Moreover, when I look at the most successful investors, most of their profits come from being long and not short. 

Shorting can be profitable, but it’s a different game. Value investing is like Texas Hold’Em Poker, while shorting is like Omaha Hi-Lo. It’s similar, but different. Mastering one game doesn’t make you a master in the other. One must exert the same amount of effort and time (at least 10 years) to master the other game. 

I also think researching short ideas are harder, assuming you go hunting for potential frauds. There is a lot of investigative legwork necessary. You need to have a large team doing field work like FBI investigators.

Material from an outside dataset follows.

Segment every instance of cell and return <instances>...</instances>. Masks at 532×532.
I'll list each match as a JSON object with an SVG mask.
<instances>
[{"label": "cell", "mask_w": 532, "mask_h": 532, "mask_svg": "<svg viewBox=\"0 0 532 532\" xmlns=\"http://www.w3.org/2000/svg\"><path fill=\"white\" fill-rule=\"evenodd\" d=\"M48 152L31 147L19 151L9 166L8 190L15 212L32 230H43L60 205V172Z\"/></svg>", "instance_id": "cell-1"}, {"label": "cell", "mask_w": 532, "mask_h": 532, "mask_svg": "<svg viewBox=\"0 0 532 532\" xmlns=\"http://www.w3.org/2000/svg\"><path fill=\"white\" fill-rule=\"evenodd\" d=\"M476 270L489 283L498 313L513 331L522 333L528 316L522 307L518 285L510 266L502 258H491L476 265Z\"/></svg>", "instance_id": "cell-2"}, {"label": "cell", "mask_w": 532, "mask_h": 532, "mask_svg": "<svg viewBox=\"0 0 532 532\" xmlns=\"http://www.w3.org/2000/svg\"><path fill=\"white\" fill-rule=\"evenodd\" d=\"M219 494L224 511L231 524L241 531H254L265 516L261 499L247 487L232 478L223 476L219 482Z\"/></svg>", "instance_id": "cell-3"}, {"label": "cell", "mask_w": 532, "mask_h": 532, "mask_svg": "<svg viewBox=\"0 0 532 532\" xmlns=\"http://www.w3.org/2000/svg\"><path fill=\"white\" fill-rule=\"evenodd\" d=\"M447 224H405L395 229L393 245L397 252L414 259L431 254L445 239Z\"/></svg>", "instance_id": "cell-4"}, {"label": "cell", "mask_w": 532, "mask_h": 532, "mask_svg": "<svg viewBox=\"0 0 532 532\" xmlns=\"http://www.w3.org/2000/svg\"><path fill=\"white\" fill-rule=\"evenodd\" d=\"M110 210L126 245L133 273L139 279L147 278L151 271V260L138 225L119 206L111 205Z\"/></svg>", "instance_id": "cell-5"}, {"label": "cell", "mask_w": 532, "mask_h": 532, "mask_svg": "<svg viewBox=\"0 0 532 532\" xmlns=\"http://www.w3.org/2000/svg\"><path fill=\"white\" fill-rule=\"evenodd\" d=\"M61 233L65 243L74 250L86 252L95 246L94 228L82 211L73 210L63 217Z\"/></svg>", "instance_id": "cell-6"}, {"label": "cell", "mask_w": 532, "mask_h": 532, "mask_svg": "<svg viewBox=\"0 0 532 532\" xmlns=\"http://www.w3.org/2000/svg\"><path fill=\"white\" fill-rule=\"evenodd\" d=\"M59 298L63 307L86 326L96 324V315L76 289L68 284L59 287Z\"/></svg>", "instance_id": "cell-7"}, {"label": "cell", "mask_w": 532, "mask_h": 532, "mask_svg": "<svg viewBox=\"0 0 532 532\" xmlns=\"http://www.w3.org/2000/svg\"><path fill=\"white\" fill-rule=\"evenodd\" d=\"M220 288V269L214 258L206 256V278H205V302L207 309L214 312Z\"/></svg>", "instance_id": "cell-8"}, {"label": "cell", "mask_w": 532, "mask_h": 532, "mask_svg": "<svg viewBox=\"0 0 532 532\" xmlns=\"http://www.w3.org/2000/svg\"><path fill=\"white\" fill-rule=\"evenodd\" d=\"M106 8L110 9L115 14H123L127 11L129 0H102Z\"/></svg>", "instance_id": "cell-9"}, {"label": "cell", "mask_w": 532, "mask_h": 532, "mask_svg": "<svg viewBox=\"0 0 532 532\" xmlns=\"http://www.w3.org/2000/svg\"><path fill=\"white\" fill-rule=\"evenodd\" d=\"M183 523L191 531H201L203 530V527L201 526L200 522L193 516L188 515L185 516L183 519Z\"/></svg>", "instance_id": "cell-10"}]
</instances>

More importantly, to increase your profitability, you need to broadcast your short, influence others to follow, and withstand criticism from major parties. Because of costs, time is against you, and most people do not have the psychological and emotional character to make sound decisions against the immense pressures of shorting.

If you would like to short, I recommend piggy backing Muddy Waters. When they release a report, follow their trade ASAP. I think you are likely to make money (I am tempted to do this for my personal account, but will refrain).

Finally, I think you’ve come to know that I am very long-term oriented and defensive, so I worry that if I get my first 2 shorts correct, I’ll continue doing it and will lose more money on future trades. When you have one potato chip, it’s hard to stop! I’m worried that I’ll get overconfident. The best safeguard for me is to just not do it. While I’m taking away the potential for higher returns, I am decreasing the potential of losing money in the decades to come. I intend to sharpen my skills in one game (the safer and more profitable one) than spread it out over two.